[Writing] Uncle Josh seeks structure
My writing has really slowed down, and I am finding my scatterbrain trying to work on several projects at once in the late hour at the end of my day when I finally manage to sit down to write, on the few days I manage to sit down and write. So I have decided to try a solid production schedule up, not by wordcount, but by scene management.
As I have several stories I want to write, and I kind of know how they go, but I am thinking this is my year of the novella, and the stories require heavy plotting. So the plan is to plot scenes.
The problem is defining a scene. I have an overdue library book about scenes and one of the ideas in the book is every scene has a focal point, that beat where the story moves, the point where the direction of the scene changes.
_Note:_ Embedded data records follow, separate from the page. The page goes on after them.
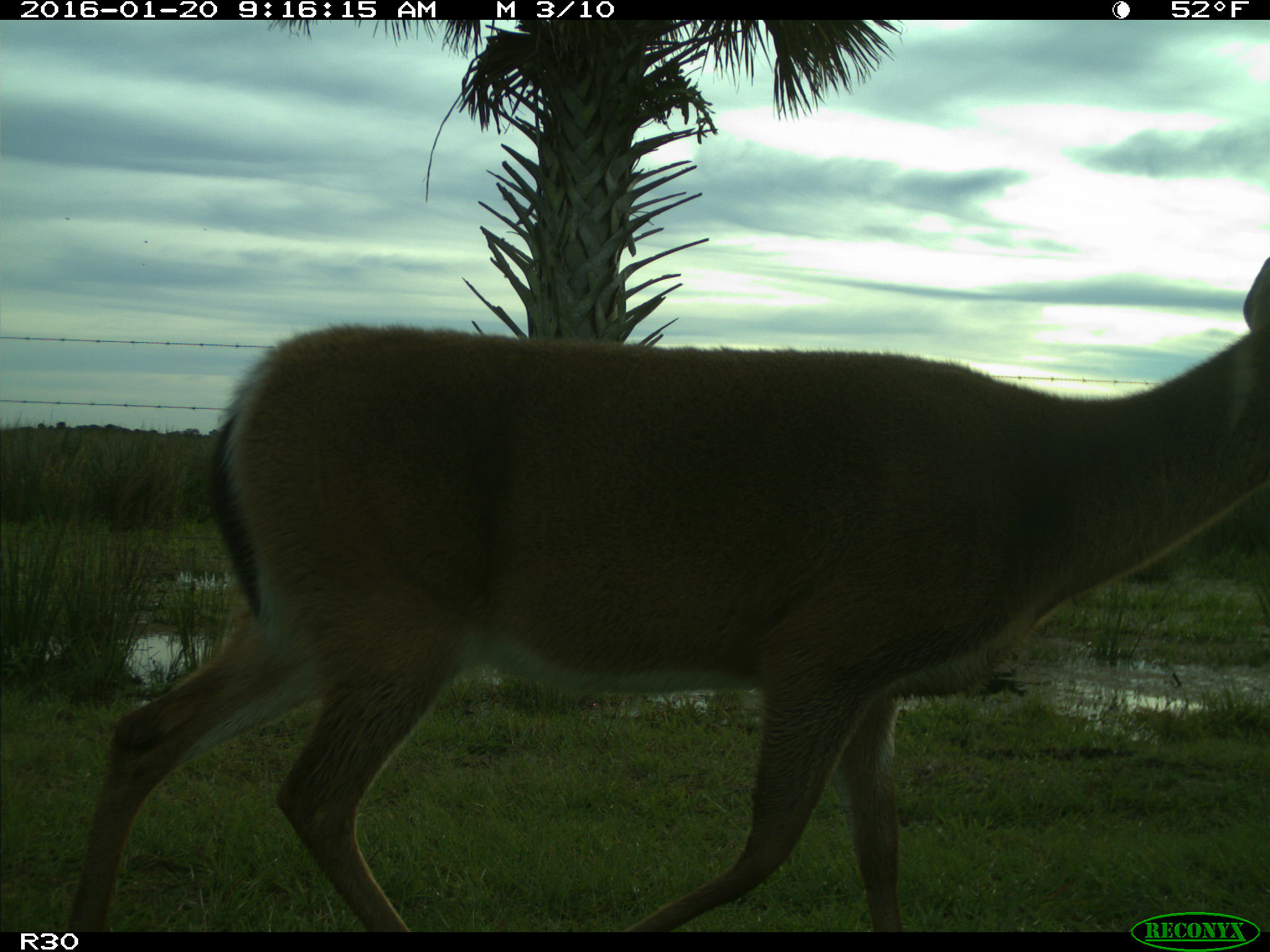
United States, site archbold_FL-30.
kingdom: Animalia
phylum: Chordata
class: Mammalia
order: Artiodactyla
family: Cervidae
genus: Odocoileus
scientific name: Odocoileus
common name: deer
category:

This seems simple to say and harder to pull off. In practice, I don’t find a point where the scenes change. The focal point of the scenes I’m bashing out feel like they are falling at the end of the scene, which also feels like cliffhanger writing.
Maybe this is what it means to write a page turner.
My scenes tend to build to a point, hit the reader with some strong emotion, and then switch POVs.
Anyway, to pull this off I have spreadsheets for each story, and each scene on a row, with the pertinent information. Then, once I allow my self to write (and not write about writing) I can do a scene, and hopefully call it progress.
It also means that the full story needs to be plotted. That’s a trickier thing.
I’ve summarized the narrative arcs using the every-impressive 7-sentence story, but I have not mastered extending that to a fuller story, so each character ends up with four or five scenes, instead of four or five movements. Maybe I need a paradigm shift.
But the plan is to create a spacetime structure in which I can work on assignment, instead of trying to fake something every night.